From: Dan Williams <dan.j.williams@intel.com>
To: Dan Williams <dan.j.williams@intel.com>,
Robert Richter <rrichter@amd.com>
Cc: Davidlohr Bueso <dave@stgolabs.net>,
Jonathan Cameron <jonathan.cameron@huawei.com>,
Dave Jiang <dave.jiang@intel.com>,
"Alison Schofield" <alison.schofield@intel.com>,
Vishal Verma <vishal.l.verma@intel.com>,
Ira Weiny <ira.weiny@intel.com>,
Ben Widawsky <bwidawsk@kernel.org>, <linux-cxl@vger.kernel.org>,
<linux-kernel@vger.kernel.org>,
Bjorn Helgaas <bhelgaas@google.com>,
"Terry Bowman" <terry.bowman@amd.com>
Subject: Re: [PATCH v12 01/20] cxl/port: Fix release of RCD endpoints
Date: Fri, 27 Oct 2023 18:39:28 -0700 [thread overview]
Message-ID: <653c66507bf8d_244c8f294ea@dwillia2-xfh.jf.intel.com.notmuch> (raw)
In-Reply-To: <653c5691a2372_780ef2949b@dwillia2-xfh.jf.intel.com.notmuch>
Dan Williams wrote:
> Robert Richter wrote:
> > Dan,
> [..]
> >
> > delete_endpoint() is called here, but the uport etc. is not unbound.
> > Which means this is not true:
> >
> > if (parent->driver && !endpoint->dead) {
> > ...
> >
> > I don't remember this with my patch. The parent is there different, so
> > that could be the reason.
> >
> > I could not yet look into more detail but wanted to let you know. Will
> > continue.
>
> Apologies, I didn't have that regression going, I think I see the issue.

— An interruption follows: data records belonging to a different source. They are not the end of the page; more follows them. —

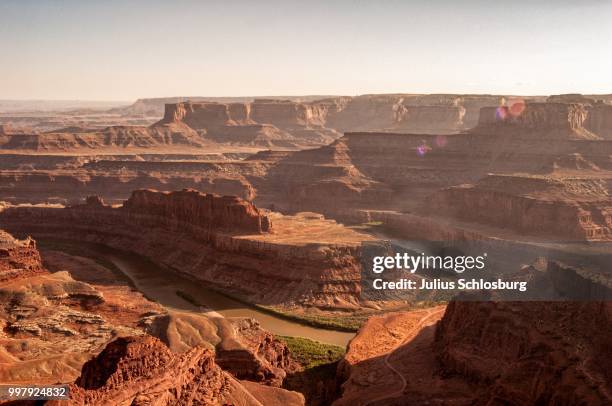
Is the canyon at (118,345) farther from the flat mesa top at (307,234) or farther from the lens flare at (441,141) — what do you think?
the lens flare at (441,141)

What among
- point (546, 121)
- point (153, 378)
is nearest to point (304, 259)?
point (153, 378)

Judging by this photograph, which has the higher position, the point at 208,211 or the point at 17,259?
the point at 208,211

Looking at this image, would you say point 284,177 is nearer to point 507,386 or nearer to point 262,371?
point 262,371

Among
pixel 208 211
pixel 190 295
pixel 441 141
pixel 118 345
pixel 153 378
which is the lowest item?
pixel 190 295

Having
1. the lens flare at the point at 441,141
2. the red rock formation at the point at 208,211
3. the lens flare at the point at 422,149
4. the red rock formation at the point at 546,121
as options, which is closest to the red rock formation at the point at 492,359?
the red rock formation at the point at 208,211

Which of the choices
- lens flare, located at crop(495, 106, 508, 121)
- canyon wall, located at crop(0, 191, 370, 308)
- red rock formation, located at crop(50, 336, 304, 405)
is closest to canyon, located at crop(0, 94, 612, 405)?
red rock formation, located at crop(50, 336, 304, 405)

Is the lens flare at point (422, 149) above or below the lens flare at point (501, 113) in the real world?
below

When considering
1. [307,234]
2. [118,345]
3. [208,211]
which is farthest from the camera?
[208,211]

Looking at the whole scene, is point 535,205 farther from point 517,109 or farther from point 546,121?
point 517,109

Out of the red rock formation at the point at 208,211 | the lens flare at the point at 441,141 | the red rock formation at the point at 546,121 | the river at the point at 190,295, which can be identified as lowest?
the river at the point at 190,295
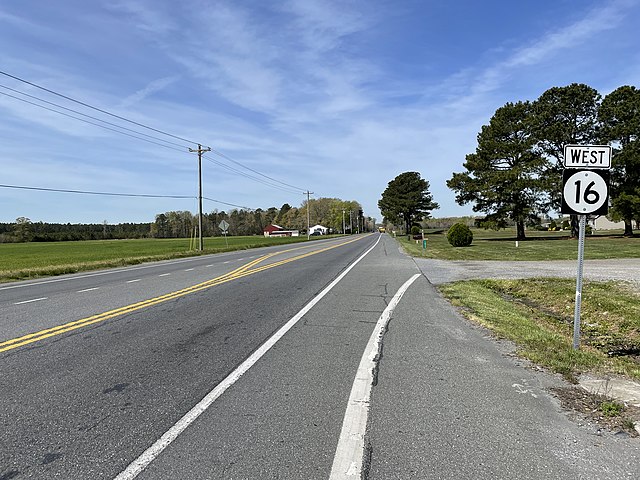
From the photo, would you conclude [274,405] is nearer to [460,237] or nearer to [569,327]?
[569,327]

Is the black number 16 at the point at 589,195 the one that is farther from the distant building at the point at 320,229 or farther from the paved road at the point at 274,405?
the distant building at the point at 320,229

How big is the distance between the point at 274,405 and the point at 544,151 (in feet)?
161

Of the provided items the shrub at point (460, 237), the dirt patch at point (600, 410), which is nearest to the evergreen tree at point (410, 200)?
the shrub at point (460, 237)

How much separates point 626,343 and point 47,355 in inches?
344

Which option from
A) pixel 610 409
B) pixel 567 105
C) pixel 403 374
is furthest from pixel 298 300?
pixel 567 105

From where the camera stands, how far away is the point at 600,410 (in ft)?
12.9

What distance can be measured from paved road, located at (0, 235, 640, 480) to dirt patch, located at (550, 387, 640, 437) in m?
0.19

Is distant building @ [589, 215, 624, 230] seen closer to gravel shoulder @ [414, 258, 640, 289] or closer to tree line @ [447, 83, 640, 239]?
tree line @ [447, 83, 640, 239]

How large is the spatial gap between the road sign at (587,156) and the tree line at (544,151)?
131ft

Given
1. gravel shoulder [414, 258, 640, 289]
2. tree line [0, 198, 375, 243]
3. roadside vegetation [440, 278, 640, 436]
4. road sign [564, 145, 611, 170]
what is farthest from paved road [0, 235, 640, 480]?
tree line [0, 198, 375, 243]

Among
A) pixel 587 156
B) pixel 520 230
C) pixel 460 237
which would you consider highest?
pixel 587 156

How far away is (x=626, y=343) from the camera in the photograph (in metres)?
7.16

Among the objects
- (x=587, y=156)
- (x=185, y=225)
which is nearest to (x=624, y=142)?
(x=587, y=156)

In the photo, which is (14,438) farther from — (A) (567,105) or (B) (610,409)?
(A) (567,105)
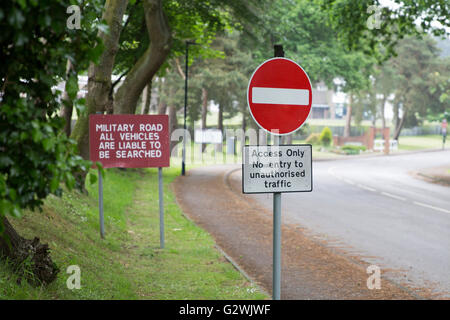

> Thanks for the heads up.
Here is the incremental fix on top of the lifetime fix:
diff --git a/drivers/cxl/core/port.c b/drivers/cxl/core/port.c
index 6230ddfc0be8..0fe915ec2cc2 100644
--- a/drivers/cxl/core/port.c
+++ b/drivers/cxl/core/port.c
@@ -1217,30 +1217,39 @@ static struct device *grandparent(struct device *dev)
return NULL;
}
+static struct device *endpoint_host(struct cxl_port *endpoint)
+{
+ struct cxl_port *port = to_cxl_port(endpoint->dev.parent);
+
+ if (is_cxl_root(port))
+ return port->uport_dev;
+ return &port->dev;
+}
+
static void delete_endpoint(void *data)
{
struct cxl_memdev *cxlmd = data;
struct cxl_port *endpoint = cxlmd->endpoint;
- struct device *parent = endpoint->dev.parent;
+ struct device *host = endpoint_host(endpoint);
- device_lock(parent);
- if (parent->driver && !endpoint->dead) {
- devm_release_action(parent, cxl_unlink_parent_dport, endpoint);
- devm_release_action(parent, cxl_unlink_uport, endpoint);
- devm_release_action(parent, unregister_port, endpoint);
+ device_lock(host);
+ if (host->driver && !endpoint->dead) {
+ devm_release_action(host, cxl_unlink_parent_dport, endpoint);
+ devm_release_action(host, cxl_unlink_uport, endpoint);
+ devm_release_action(host, unregister_port, endpoint);
}
cxlmd->endpoint = NULL;
- device_unlock(parent);
+ device_unlock(host);
put_device(&endpoint->dev);
- put_device(parent);
+ put_device(host);
}
int cxl_endpoint_autoremove(struct cxl_memdev *cxlmd, struct cxl_port *endpoint)
{
- struct device *parent = endpoint->dev.parent;
+ struct device *host = endpoint_host(endpoint);
struct device *dev = &cxlmd->dev;
- get_device(parent);
+ get_device(host);
get_device(&endpoint->dev);
cxlmd->endpoint = endpoint;
cxlmd->depth = endpoint->depth;
---
...and here is the new regression test so I don't mess up and miss this
again:
diff --git a/cxl/memdev.c b/cxl/memdev.c
index d76a4d86a40a..81dfd4c25b25 100644
--- a/cxl/memdev.c
+++ b/cxl/memdev.c
@@ -752,6 +752,8 @@ static int memdev_action(int argc, const char **argv, struct cxl_ctx *ctx,
if (end[0] == 0)
continue;
} else {
+ unsigned long domain, bus, dev, func;
+
if (strcmp(argv[i], "all") == 0) {
argc = 1;
break;
@@ -760,6 +762,12 @@ static int memdev_action(int argc, const char **argv, struct cxl_ctx *ctx,
continue;
if (sscanf(argv[i], "%lu", &id) == 1)
continue;
+ if (sscanf(argv[i], "%lx:%lx:%lx.%lx", &domain, &bus, &dev, &func))
+ continue;
+ if (sscanf(argv[i], "cxl_mem.%lu", &id))
+ continue;
+ if (sscanf(argv[i], "cxl_rcd.%lu", &id))
+ continue;
}
log_err(&ml, "'%s' is not a valid memdev %s\n", argv[i],
diff --git a/test/cxl-topology.sh b/test/cxl-topology.sh
index 89d01a89ccb1..0320887a953b 100644
--- a/test/cxl-topology.sh
+++ b/test/cxl-topology.sh
@@ -120,6 +120,13 @@ count=$(jq "map(select(.pmem_size == $pmem_size)) | length" <<< $json)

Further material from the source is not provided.